Crédit à la consommation : un cadre juridique clarifié pour les entreprises
Une ordonnance du 2-12-2025 clarifie les règles applicables aux facilités de paiement proposées par les entreprises. À compter du 20-11-2026, certaines d’entre elles pourront accorder des crédits à la consommation à leurs clients, sans être des établissements bancaires, sous réserve de respecter un cadre juridique précis.
En principe, l’octroi de crédit est réservé aux établissements de crédit et aux sociétés de financement. Ce monopole bancaire, prévu par le Code monétaire et financier (C. mon. fin., art. L 511-5), avait été fragilisé par la réforme du crédit à la consommation de septembre 2025. En élargissant la notion de crédit, cette réforme a en effet fait entrer certaines facilités de paiement dans le champ du crédit à la consommation, sans clarifier suffisamment les exceptions applicables aux entreprises.
L’article 4 de l’ordonnance n° 2025-1154 du 2-12-2025 vient lever cette incertitude.
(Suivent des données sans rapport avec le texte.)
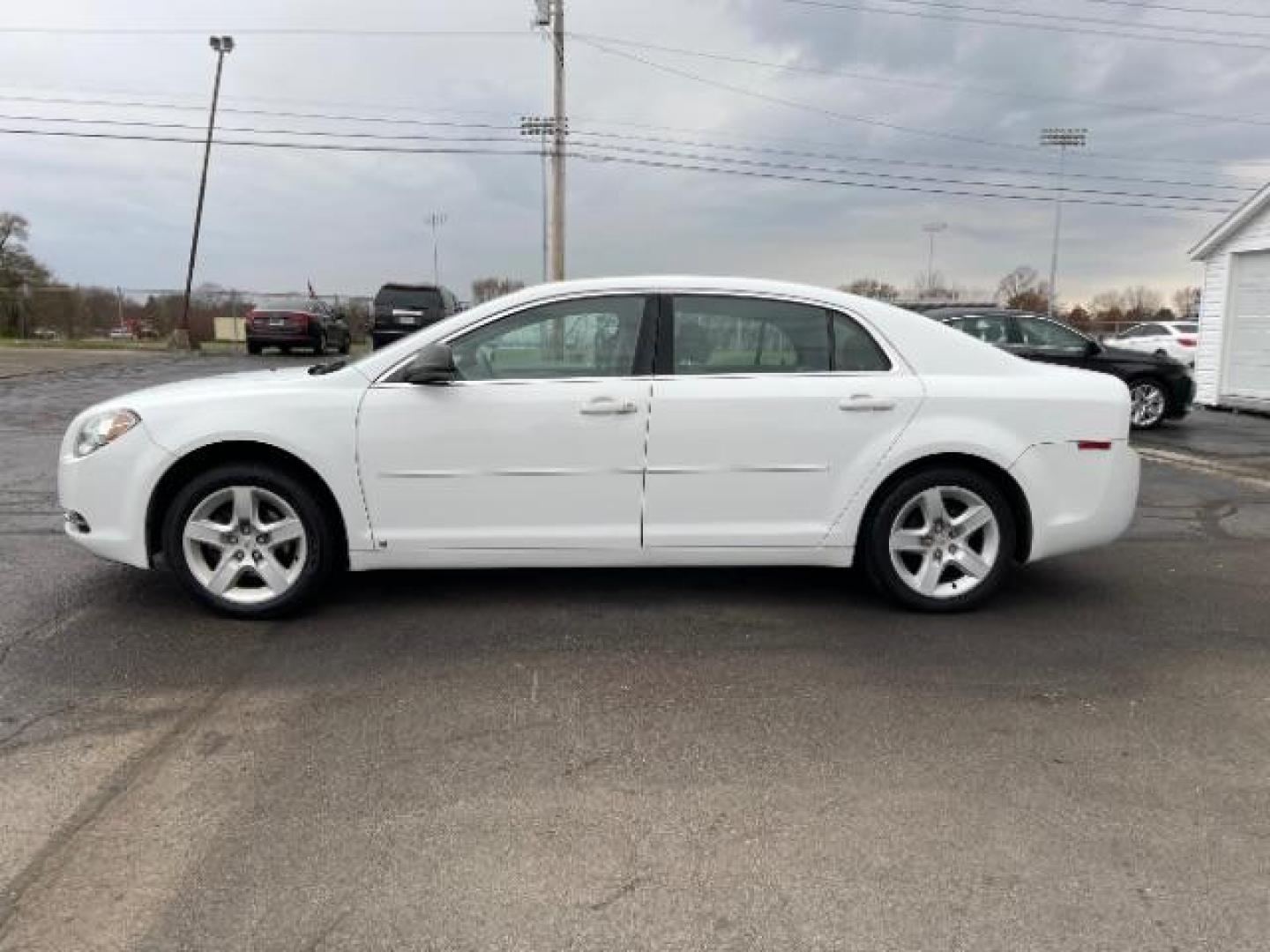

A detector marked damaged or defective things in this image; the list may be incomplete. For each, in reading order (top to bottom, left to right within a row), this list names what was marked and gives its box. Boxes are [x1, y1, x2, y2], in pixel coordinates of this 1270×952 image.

cracked pavement [2, 353, 1270, 952]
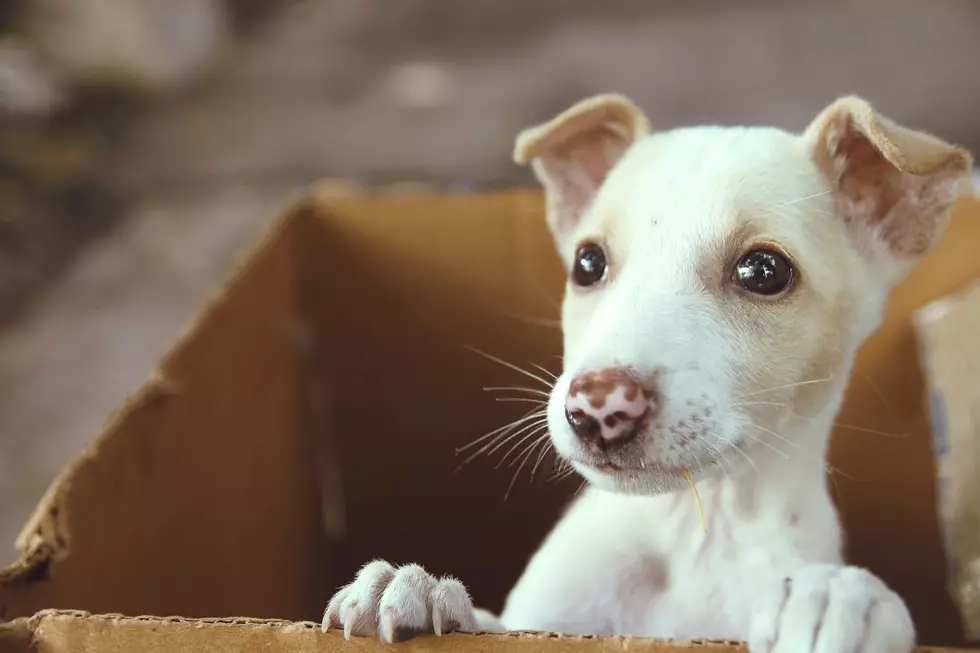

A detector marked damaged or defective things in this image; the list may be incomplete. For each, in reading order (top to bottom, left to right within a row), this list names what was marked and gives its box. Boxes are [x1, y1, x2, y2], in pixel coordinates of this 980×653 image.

torn cardboard edge [0, 192, 310, 584]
Il autorise explicitement les fournisseurs de biens et prestataires de services à accorder, à compter du 20-11-2026, des crédits à la consommation à titre accessoire, c’est-à-dire en complément de leur activité principale et en lien direct avec la vente ou la location d’un bien ou d’un service.
Cette faculté s’accompagnera toutefois d’une obligation d’immatriculation sur un registre spécial, dont les modalités seront fixées par décret. Les micro-entreprises et les PME seront toutefois exemptées d’immatriculation lorsqu’elles se limiteront à des paiements différés sans intérêts, assortis de frais de retard limités.